Each case was assigned a new, uniformly distributed censoring time from 0 months to the maximum censoring time according to the cohort to which each case belonged. For example, the individuals diagnosed in the first quarter of 1995, the 951 cohort, were each assigned randomly a censoring time from a uniform distribution ranging from 0 months to 23 months, the maximum censoring time for this cohort.
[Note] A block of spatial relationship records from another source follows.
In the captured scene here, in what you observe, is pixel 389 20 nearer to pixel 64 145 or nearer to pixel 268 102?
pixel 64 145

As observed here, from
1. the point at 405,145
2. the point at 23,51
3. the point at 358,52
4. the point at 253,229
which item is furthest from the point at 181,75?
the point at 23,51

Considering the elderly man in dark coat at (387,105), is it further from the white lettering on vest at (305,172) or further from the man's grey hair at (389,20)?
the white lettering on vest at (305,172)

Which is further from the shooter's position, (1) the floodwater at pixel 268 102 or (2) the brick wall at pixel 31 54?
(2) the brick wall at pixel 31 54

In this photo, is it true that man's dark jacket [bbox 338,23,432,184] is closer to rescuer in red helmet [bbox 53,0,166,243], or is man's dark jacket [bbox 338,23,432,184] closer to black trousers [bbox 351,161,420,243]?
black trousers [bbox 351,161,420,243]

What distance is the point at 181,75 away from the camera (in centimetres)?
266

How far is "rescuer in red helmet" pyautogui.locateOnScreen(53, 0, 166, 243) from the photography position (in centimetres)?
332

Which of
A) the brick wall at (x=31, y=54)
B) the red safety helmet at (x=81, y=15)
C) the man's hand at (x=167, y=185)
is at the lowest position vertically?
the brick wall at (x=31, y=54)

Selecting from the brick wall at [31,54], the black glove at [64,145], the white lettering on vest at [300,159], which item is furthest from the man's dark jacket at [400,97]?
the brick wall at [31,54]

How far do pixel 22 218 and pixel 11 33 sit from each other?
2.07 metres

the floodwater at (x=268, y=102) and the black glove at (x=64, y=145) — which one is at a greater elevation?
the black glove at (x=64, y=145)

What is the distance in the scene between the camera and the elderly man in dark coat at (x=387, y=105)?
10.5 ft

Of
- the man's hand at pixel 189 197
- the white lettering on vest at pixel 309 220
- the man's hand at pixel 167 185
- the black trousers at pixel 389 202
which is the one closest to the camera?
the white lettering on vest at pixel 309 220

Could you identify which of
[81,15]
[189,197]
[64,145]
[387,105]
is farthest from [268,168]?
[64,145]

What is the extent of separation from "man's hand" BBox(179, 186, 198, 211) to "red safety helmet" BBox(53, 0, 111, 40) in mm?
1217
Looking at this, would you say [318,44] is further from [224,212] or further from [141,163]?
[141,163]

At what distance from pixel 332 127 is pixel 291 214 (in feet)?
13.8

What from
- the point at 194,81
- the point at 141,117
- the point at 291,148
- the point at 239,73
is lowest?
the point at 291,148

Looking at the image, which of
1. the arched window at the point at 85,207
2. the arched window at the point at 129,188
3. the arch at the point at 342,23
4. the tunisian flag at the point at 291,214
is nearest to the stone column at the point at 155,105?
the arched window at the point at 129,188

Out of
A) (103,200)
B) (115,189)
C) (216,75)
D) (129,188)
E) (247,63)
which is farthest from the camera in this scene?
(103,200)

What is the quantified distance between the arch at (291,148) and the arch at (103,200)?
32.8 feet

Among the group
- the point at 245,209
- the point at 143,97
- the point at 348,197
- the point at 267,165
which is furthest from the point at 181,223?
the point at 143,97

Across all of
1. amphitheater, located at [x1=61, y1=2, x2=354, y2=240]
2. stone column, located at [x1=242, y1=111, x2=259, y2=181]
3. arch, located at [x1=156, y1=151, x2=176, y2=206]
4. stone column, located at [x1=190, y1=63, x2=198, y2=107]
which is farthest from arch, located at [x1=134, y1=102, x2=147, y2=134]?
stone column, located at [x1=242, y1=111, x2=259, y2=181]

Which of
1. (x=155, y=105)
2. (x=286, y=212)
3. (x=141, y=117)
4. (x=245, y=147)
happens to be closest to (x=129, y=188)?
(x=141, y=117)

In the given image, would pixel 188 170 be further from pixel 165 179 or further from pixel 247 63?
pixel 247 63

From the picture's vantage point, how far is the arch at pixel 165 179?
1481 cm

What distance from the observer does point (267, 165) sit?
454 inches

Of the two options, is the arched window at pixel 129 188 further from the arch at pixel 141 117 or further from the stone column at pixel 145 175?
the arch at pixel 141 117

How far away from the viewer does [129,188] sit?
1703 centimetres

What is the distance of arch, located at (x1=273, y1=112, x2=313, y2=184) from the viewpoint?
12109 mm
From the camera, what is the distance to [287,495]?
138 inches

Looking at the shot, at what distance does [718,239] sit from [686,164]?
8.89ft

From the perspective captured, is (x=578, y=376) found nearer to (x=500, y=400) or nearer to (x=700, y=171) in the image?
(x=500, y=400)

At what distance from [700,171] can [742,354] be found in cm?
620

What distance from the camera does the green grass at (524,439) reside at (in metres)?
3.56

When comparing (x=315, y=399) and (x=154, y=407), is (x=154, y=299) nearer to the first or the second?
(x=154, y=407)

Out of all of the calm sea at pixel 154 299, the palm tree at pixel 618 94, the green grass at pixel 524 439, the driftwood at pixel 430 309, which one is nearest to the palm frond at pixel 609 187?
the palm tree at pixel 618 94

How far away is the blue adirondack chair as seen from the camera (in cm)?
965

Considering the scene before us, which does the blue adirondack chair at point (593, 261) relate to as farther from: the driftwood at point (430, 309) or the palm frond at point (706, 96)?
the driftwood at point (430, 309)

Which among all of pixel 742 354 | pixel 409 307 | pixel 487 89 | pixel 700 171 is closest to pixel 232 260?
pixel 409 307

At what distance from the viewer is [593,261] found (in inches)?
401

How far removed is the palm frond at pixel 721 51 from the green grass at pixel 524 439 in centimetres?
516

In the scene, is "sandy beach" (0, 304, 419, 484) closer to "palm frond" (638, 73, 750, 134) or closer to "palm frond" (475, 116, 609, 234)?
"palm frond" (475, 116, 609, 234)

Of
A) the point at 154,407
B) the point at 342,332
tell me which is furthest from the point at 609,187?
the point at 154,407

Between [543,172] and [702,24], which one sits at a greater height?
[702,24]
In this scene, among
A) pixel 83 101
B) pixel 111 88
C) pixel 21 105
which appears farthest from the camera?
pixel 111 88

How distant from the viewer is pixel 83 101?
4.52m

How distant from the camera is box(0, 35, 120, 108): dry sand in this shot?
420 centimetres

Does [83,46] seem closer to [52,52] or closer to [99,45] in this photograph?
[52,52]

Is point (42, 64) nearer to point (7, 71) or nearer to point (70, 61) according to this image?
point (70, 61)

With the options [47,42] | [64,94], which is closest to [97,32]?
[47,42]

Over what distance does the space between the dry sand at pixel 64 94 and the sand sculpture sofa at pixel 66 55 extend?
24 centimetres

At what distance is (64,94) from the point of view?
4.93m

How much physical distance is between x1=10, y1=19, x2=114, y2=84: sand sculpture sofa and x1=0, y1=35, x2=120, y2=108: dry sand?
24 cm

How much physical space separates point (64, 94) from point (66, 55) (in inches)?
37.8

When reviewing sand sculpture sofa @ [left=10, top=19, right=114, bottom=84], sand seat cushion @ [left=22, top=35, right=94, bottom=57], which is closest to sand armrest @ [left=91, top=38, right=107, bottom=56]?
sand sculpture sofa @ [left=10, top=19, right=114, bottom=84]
Similarly, the members of the 941 cohort were each assigned a censoring time from a uniform distribution from 0 months to 35 months, the members of the 931 cohort from 0 months to 47 months, and so forth. The censoring time for each individual was taken to be the minimum of this new censoring time or the original censoring time defined as the time elapsed from their date of diagnosis to December 31, 1996. By doing so, an artificial censoring distribution is created with more uniform mass over the possible times of death for each of the cohorts.
The reason to artificially censor the date arises from the type of censoring distribution encountered in these data. Specifically, subjects are enrolled within a narrow window of time (three months) for each cohort and all subjects are censored at the same chronological time. Thus, the censoring distribution has all of its mass over a three month period. The consequence of this is the potentially high variability in the IPCW estimator for quantiles within the support of censoring. By artificially censoring the data, censoring is "spread" over a larger interval which reduces the variability of estimates of survival at later quantiles. The cost is that the variability of survival estimates of earlier quantiles is increased by censoring originally uncensored observations.
Prediction of median estimates of survival
Since our goal was to use early survival experiences to predict later survival, we examined the relation between the early quantiles (i.e., 0.10, 0.15, 0.20, and 0.30 quantiles) of the survival distribution and the 0.50 quantile. Assuming a linear relationship, predicted median estimates were calculated based on the estimation of the linear model by entering the observed early quantile into the model. By assuming a linear model, this implies that our method only works so long as there is the same systematic shift in the survival distribution over time. That is, if the early quantile increases over time for a particular cohort, our method works only if the later quantile increases as well.
The "true" quantiles of the survival distribution
The "true" quantiles (i.e., the best possible estimate of the quantiles) of the survival distribution were assumed to be the quantiles of survival estimated empirically from the data using the IPCW estimator as of December 31, 2001. This provided at least an additional five years of observation after the date of analysis upon which the early predictions were made. In order to assess the performance of the prediction method, the predicted median estimates using our method were compared to these "true" medians (i.e., observed median estimates using data as of December 31, 2001) for the study sample.